A Beni, ville située dans l’est de la RDC, la campagne de vaccination a été lancée suite à la résurgence de l’épidémie du virus Ebola. Mais il s’observe un faible engouement dans des centres de vaccination.
Entre peur et réticence, certains habitant de Beni se confient à Sahutiafrica. « Je ne peux pas prendre ce vaccin », lâche Paluku Mawa, taximan. Pour lui, cette maladie serait un montage.
« Il y a plusieurs personnes, qui seraient décédées après avoir reçu le vaccin », croit savoir Mandefu, vendeur. Il affirme que « l’épidémie n’existe pas à Beni ».
Pourtant, certains prennent cette menace au sérieux. C’est le cas pour Katsuva, qui n’a pas peur de se faire vacciner. « Je vais voir personnellement comment me faire vacciner parce que cette épidémie a tué mes enfants en 2018. Je vais me faire vacciner pour me protéger contre cette dangereuse maladie », dit-il.
Le Dr Michel Tosalisana, médecin-chef de zone, appelle les habitants de Beni à continuer à respecter les mesures barrières, mais aussi à se faire vacciner pour freiner la propagation de l’épidémie.
« Nous appelons la population à se faire vacciner pour lutter contre la propagation de cette épidémie car cette maladie est dangereuse. En 2018, nous avons pas mal perdu des gens, nous ne voulons plus en perdre d’autres, car actuellement nous avons déjà enregistré 179 cas sans compter les victimes décédées », indique M. Tosalisana.
En dépit de la résurgence de cette épidémie, les mesures barrières ne sont pas toujours d’application. Il s’observe une absence de lavage de mains devant les portails de plusieurs entreprises et d’autres lave-mains ne contiennent même pas d’eau potable.
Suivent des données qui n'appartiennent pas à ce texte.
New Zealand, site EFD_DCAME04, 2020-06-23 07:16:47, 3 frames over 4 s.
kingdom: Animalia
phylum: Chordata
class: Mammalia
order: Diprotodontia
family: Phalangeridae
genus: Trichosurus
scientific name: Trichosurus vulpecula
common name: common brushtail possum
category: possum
Début juillet, la RDC, où le virus Ebola a été identifié pour la première fois en 1976, avait déclaré la fin de sa 14e épidémie de cette fièvre hémorragique, souvent mortelle mais contre laquelle existent maintenant vaccins et traitements. En trois mois, quatre cas confirmés et un probable, tous décédés, avaient été recensés dans le nord-ouest du pays.